He turned red, and I couldn't tell whether it was from fury or embarrassment, whatever he was about to say cut off when Haldor interjected,

"Peace! I will investigate this personally. Until me and my men come to a conclusion all parties will remain in the village and out of our way."

He left, and I couldn't help but wonder what he was going to do to 'investigate'. I could probably mess around and create dust and adhesive or paint or something to lift fingerprints, and then use ink and paper to fingerprint everybody in town, but honestly at this point no one would trust me to do something like that, and if I had stolen Wymarks prized project then I wouldn't stick around. Then again, leaving abruptly would also have been cause for suspicion...I didn't know much about crime and investigation other than what I'd read in novels and seen in CSI and Sherlock. Who even knew how things like that worked here.

As the crowd of watchers dispersed, some of Wymarks close friends drawing him aside comfortingly, I couldn't help but hear the snatches of whispers as Krumran dragged me away.

"-always was a strange one-"

"-the dog wasn't with her yesterday evening was he?"

"No, no, he wouldn't exactly be good for stealth and sneaking around, now would he?"
I snorted at the last one, despite how it would probably be a good point in the evidence pushed against me. Padfoot actually was capable of stealth, he helped with hunting after all. I was yanked out of my thoughts and eavesdropping quite literally by the dwarf as he dragged me into the inn and to a quiet corner. It wasn't out of sight, just out of hearing. He glowered at any and everyone that passed us, hissing under his breath.

"This is ridiculous! Imagine, them referring to you as a thief. You!
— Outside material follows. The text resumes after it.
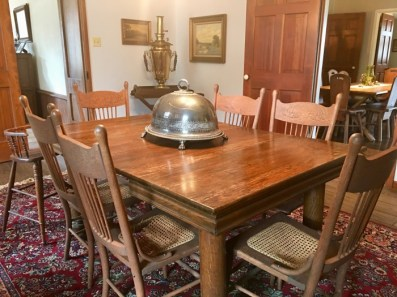 dining table with domed silver platter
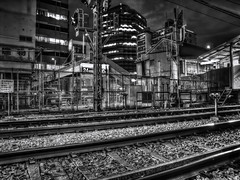 Midnight Train Station (DILLEmma Photography) Tags: blackandwhite bw white black cold art station japan skyline architecture night train wow dark dead lights tokyo amazing scary dangerous waiting rocks alone sad dismal nightshot image artistic cloudy threatening empty sony tracks atmosphere overcast dreary eerie pebbles tourist creepy spooky trouble international area stunning late void scared capture dim left desolate somber unhappy f828 murky deserted dusky dull hdr isolated timeless obscure frightening hopeless shadowy depressive sepulchral unoccupied disheartening disconsolate lightless discouraging comfortless depresssing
Do men often baselessly accuse their own young of crimes?"

"Not their own young, but I'm not exactly one of them, now am I?"
He sighed, pulling out his pipe and glaring at a youth that had the misfortune of passing too close to him. Once he had the pipe lit and a few puffs down to calm his temper he blew out a smoke ring and turned his dark eyes to me.

"I've never asked why that man held such a grudge against you, I always thought it wasn't my place to inquire for details on your past when I never contributed much of my own. But...now I think it best to fold. What happened between the two of you?"
He looked like he didn't honestly expect me to answer, and for a second I debated skirting the question. It wouldn't do me any good, I decided. He was my friend, one of the few I had here in this strange place, especially with the weird turn the morning had taken. With Lisbet caught up in spending time with her new husband, who I didn't exactly approve of by the way, I was left on my own more often than not. I had no doubt the dwarf would have good advice to offer if he knew what was going on. So I shrugged with half a shoulder and twisted my mug between my hands, focusing my eyes on a spot a little to the right and up of his ear, on the wall behind him.

"It...wasn't exactly between the two of us, it has to do with our families...clashing, if you could call it that."

"Ah, so this is a blood feud? Nasty business, that is."

I snorted,

"Ph, not exactly. I...come from very, very far away from here. There was...a tragedy of sorts, and my people were scattered across these lands. I don't actually know the story, and those that could explain it to me are dead. But I'll tell you what I know."

He looked completely intrigued and invested from that short blurb alone, and I couldn't help but wonder who he'd side with in this. These people were so strange, it was said back home that the language one thought in could affect personality and the very way someone thought, and the language here was so very different from what I was used to...I took a drink of coffee and grimaced at the weak flavor before continuing.

"I myself was sixteen years old when I found myself alone in these lands, with a puppy." I pointed at where Padfoot was thumping his tail against the side of someone's chair in an attempt to attract their attention to his begging attempt. "He was small enough for me to cart around in my arms, believe it or not. Anyway, we stumbled around like the stupid kids we were until several...well, years later we ran into men on horses. Men that knew my mother tongue." Krumran hadn't moved or reacted yet from what I could see, but when I paused he gave an encouraging motion to continue. "I let my guard down, because the words they used, and their accents, were so familiar. I really shouldn't have. I woke up in a wagon, arms and legs bound, that poor furball was muzzled, and all the other women were terrified of me once I spoke in the language of their captors. I didn't know the language of this land yet, and I couldn't ask them what was going on. I'm actually kind of lucky that our captors were the dramatic sort, because they explained it to me when we stopped."

I clenched my hands around the mug, forcing my expression to stay calm despite how furious I still was at those bastards.

"They learned the language of this land and started up a trade system. They would trick the people of my home...and sell them as slaves. Of course there were fewer and fewer of us left after a while, and eventually those in captivity died out and were replaced, but they were finding less new blood and had turned to picking up the local populace to add to their…'wares'. I was the last one that they had managed to find of our people, and the women with me were those of this village. I aided in distracting our captors so the men of this village could swoop in and save the day, but...Wymark's daughter died before even leaving the village. He blames my kin for his daughter's death, rightly so really, and since they're all dead now that blame falls fully to me in his eyes."

I paused before tacking on,

"This village is the only place I know, in these lands. I haven't dared to leave, despite the tension. Here I have Lisbet, who puts up with me and my language and cultural difficulties."

There was a moment of silence before he sighed heavily,

"Well, this is more of a mess than I had thought. So you're saying that he holds a grudge for something that only peripherally has to do with you, and that you have no kin to stand up for you?"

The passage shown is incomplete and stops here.